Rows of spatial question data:
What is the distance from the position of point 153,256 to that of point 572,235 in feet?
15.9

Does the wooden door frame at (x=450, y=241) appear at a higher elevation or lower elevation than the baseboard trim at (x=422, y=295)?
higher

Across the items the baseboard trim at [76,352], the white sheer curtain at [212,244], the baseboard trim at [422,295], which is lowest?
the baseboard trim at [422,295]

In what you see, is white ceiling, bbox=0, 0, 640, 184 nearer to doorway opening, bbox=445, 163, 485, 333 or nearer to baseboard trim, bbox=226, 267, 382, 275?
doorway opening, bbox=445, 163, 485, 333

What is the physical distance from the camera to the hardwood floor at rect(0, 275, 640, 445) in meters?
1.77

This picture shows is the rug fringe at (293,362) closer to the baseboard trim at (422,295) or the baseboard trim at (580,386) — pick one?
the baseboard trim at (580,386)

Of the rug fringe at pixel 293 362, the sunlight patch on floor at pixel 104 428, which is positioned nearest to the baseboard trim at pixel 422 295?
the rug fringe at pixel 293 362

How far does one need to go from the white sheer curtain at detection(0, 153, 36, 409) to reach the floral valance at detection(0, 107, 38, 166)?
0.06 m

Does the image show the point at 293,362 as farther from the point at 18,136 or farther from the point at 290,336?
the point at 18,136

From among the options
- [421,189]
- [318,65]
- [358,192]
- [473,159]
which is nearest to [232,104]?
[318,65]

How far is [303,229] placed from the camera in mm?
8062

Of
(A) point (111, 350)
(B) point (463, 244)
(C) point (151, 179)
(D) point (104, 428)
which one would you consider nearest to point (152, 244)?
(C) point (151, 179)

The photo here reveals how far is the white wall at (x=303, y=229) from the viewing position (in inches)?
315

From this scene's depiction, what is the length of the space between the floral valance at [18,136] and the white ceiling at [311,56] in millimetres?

* _Requirement_:
Each line of the listing should be echoed back exactly.

* _Written reply_:
What is the distance from the position of point 153,256 to that of point 572,235 in feet?
15.9

Does the wooden door frame at (x=450, y=241) appear at a higher elevation or lower elevation than the baseboard trim at (x=422, y=295)?
higher

Across the items the baseboard trim at [76,352], the white sheer curtain at [212,244], the baseboard trim at [422,295], which is lowest?
the baseboard trim at [422,295]

In what you see, is white ceiling, bbox=0, 0, 640, 184 nearer to doorway opening, bbox=445, 163, 485, 333 or nearer to baseboard trim, bbox=226, 267, 382, 275?
doorway opening, bbox=445, 163, 485, 333

What is the physical distance from the camera to the hardwood floor at rect(0, 275, 640, 445) in meters?
1.77

This picture shows is the rug fringe at (293,362) closer to the baseboard trim at (422,295) or the baseboard trim at (580,386) — pick one?
the baseboard trim at (580,386)

Of the rug fringe at pixel 293 362, the sunlight patch on floor at pixel 104 428, which is positioned nearest to the baseboard trim at pixel 422 295?
the rug fringe at pixel 293 362

How far does one need to go from the white sheer curtain at detection(0, 153, 36, 409) to reach the floral valance at detection(0, 107, 38, 166)?
0.06 m

Does the image show the point at 293,362 as farther from the point at 18,136 or farther from the point at 290,336?
the point at 18,136

From among the options
- [421,189]
- [318,65]
- [358,192]
- [473,159]
which is nearest to [232,104]?
[318,65]

How far is [303,229] placed from the camera in mm?
8062

Of
(A) point (111, 350)
(B) point (463, 244)
(C) point (151, 179)
(D) point (104, 428)
which one would you consider nearest to point (152, 244)?
(C) point (151, 179)

The photo here reveals how far is the white wall at (x=303, y=229) from the viewing position (in inches)?
315

From this scene's depiction, what is the length of the space between the floral valance at [18,136] and the white ceiling at [311,56] in millimetres?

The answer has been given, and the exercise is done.